The table grew quiet as Klarkie bowed his head and prayed silently. I looked around the room at the oil paintings and portraits of prominent and stern men on the dining room walls, men long dead but appearing certain of their own influence even now. There was a clear and unmistakable resemblance to the quiet man whose strong, callused hands were steepled as he prayed at the head of the table.
“I was saddened to hear of your mother’s passing,” a man to my right stated. I recognized him as the town dentist, Dr. Baine.
“Thank you, Dr. Baine, “ I responded, followed by, “I guess that makes me an orphan now,” in an attempt at humor.
“Oh nonsense, you have family here. We’re proud of our famous, native son,” he said.
We were interrupted by more plates brimming with delicious food and what I could only surmise was expensive and delicious champagne served in lead crystal glasses. After the meal, we moved through enormous oak doors that were open to an adjacent room, a magnificent ballroom with cathedral ceilings and 10-foot windows framed by red velvet curtains.
In the center of this great room there was a spectacular Christmas tree over 16 feet tall, built entirely from glass bottles, recycled bottles of all shapes, sizes and colors filled with white lights that gave the tree a living quality and a glow of warmth that overwhelmed me. It looked as if it were a permanent fixture in the room and had taken years to build and secure.
As the remaining crowd of dinner guests moved into the room, led by a dozen squealing and excited children, the servers from dinner began handing out gifts--first to the children and then to the adults. Like the bottles on the tree, the people filling the room were all different -- tall, short, rich, poor, fat and thin, bright and dull -- yet close and joined together in this special Christmas celebration.
Klarkie, shorter than I remembered and stooped over, moved slowly toward me leaning on a cane.
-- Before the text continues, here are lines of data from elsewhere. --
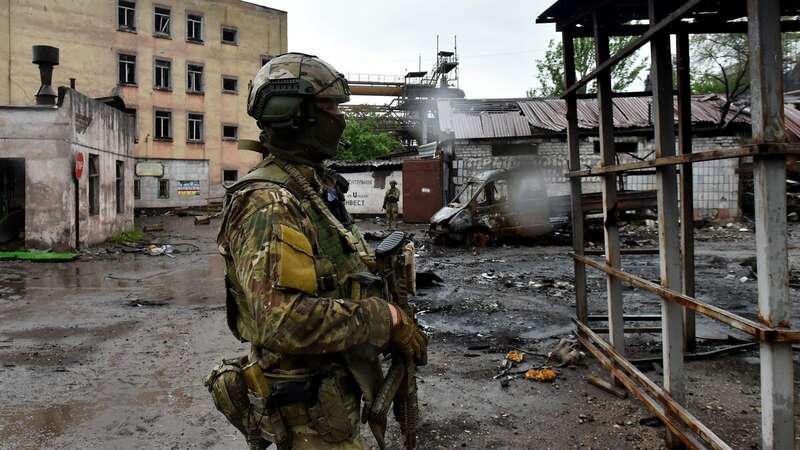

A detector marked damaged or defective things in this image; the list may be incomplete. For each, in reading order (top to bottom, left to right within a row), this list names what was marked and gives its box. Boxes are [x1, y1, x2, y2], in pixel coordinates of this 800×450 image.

broken window [117, 0, 136, 31]
broken window [155, 6, 172, 35]
broken window [185, 13, 202, 42]
broken window [222, 26, 238, 44]
broken window [117, 53, 136, 85]
broken window [155, 58, 172, 89]
broken window [186, 63, 202, 92]
broken window [222, 76, 238, 93]
damaged multi-story building [0, 0, 288, 209]
broken window [155, 109, 172, 139]
broken window [186, 111, 202, 142]
broken window [222, 124, 238, 140]
burnt-out vehicle [432, 168, 556, 244]
burnt-out vehicle [432, 167, 656, 244]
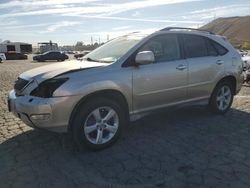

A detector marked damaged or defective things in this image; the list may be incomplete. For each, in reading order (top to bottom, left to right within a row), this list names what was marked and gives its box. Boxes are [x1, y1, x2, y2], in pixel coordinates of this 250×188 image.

He handed me a small box covered in torn and faded gift-wrapping paper; then he nodded with a glint in his eye that was both knowing and loving.
“I, I don’t have …” I stammered. And then, “Thank you for this,” I offered for his hospitality and kindness to me. “You are too kind.” I held out my hand which he shook warmly.
With a quick wave, as if to say, “It’s alright and my pleasure,” and then, after a gentle pat on my shoulder, he was off to see his other guests.
I opened the box carefully, unsure of what it contained. Inside was the brass figurine of the fisherman I had almost stolen so many years ago. Surprised, to say the least, I stood motionless for a long time until I felt the warmth of the room’s giant fireplace with large yule logs burning behind me.
As I turned, I noticed an intricately crafted mural hanging above the mantle of the fireplace with this embroidered message:
“May your actions preach more loudly than your lips.”
And, at that moment, for once in my life, I was at a loss for words.